First of all, what's a pointer?

Our computer programs are usually using the main memory(RAM) when they are executing.

The variables we assign in programs are stored in the main memory.

So, when a variable is stored in the main memory, there is an address for that memory location where the variable is located in our main memory.

That address is what we use to access the value which stored in that variable.

A pointer's job is to provide a point to that exact address so we can access the value in that variable.

Pointers visual representation - credits: GeeksforGeeks

image credit: geeksforgeeks.org

The above image shows the difference between a pointer variable and a normal variable that pointer points to.

NOTE: A pointer variable also occupies system memory, which gives it a memory address too. so we can even create another pointer variable to an already specified pointer variable as well.

So simple terms, a pointer is a variable that stores a memory address.

Enough theory, now let's jump into practical examples to better understand how pointers works in a programming environment.

We're going to use C as our programming language since it's one of the few languages that offers direct memory manipulation where proper use of pointers are needed.

#include <stdio.h>

int main()
{
    int b = 42;

    int *a;

    return 0;
}
Enter fullscreen mode Exit fullscreen mode

Study the above code.

Inside our main function, I have created a int type variable named b which stores the value 42.

after that, I have created another int type variable named *a.

You'll notice few differences in the declaration syntax.

* means make it a pointer, So *a means make a a pointer.
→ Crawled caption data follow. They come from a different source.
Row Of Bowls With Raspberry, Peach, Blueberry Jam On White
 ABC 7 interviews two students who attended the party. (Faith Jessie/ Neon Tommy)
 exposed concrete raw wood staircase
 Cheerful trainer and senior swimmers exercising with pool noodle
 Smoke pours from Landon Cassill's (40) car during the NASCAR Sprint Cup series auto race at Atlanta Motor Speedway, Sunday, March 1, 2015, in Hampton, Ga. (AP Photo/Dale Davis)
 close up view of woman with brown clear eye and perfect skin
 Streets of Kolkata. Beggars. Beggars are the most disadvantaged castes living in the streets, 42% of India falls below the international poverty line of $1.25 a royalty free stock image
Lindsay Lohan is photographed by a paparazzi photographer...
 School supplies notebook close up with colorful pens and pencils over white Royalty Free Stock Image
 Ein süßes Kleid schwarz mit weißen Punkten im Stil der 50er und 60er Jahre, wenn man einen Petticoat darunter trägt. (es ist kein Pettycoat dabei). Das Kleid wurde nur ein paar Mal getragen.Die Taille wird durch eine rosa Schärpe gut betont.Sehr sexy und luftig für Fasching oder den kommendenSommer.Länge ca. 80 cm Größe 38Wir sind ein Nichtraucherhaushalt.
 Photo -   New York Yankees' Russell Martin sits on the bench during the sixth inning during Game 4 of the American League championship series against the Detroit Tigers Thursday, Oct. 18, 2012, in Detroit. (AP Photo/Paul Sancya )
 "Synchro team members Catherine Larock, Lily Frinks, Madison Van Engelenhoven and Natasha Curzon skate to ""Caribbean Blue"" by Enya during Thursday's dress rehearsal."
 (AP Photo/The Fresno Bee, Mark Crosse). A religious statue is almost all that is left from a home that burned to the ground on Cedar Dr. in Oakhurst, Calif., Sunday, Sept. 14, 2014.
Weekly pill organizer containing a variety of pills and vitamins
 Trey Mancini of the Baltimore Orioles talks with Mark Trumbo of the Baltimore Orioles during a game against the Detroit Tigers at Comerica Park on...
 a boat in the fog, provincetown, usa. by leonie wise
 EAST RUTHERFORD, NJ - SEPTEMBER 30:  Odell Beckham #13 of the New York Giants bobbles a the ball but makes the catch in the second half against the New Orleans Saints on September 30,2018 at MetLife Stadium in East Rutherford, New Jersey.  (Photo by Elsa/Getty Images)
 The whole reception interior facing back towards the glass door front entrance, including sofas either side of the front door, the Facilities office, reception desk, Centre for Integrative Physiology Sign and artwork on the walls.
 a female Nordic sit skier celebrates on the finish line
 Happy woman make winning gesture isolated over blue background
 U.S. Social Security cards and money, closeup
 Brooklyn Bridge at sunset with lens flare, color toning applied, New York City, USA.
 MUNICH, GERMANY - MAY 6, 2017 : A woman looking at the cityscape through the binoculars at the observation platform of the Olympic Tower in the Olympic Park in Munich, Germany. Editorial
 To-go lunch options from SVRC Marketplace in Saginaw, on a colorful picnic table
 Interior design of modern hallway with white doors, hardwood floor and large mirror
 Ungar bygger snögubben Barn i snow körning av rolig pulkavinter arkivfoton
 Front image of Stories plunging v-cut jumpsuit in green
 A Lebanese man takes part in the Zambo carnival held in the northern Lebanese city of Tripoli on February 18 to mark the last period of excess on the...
And int means a is going to point to int values.

With the above code nothing will happen actually. Bcuz we're just telling a is an int pointer. We haven't tell it to where it should point to.

Let's see how we do that now.

#include <stdio.h>

int main()
{
    int b = 42;

    int *a = &b;

    return 0;
}
Enter fullscreen mode Exit fullscreen mode

Now in the above code you'll notice I have added another thing to the end of the pointer variable declaration.

This & operator is used to get a memory address of a certain variable.

So &b means we are telling to get the memory address of b.

So, the complete line int *a = &b; means to create a pointer variable named a that points to an int value and assign the memory address of b to it.

Theoretically, now *a should have the exact memory address of b.

We can verify this by printing the both b's memory address and *a's memory address.

#include <stdio.h>

int main()
{
    int b = 42;

    int *a = &b;

    printf("b: %d\n", b); // prints the value of b
    printf("&b: %p\n", &b); // prints the memory address of b
    printf("a: %p\n", a); // prints the value of a

    return 0;
}
Enter fullscreen mode Exit fullscreen mode

If compile and run the above code, You'll get the following output. (your memory addresses may be vary)

b: 42
&b: 0x7ff7b3c403c8
a: 0x7ff7b3c403c8
Enter fullscreen mode Exit fullscreen mode

You can see that both value of &b and value of a are equal.

This what happens when we create a pointer variable and point it to another variable.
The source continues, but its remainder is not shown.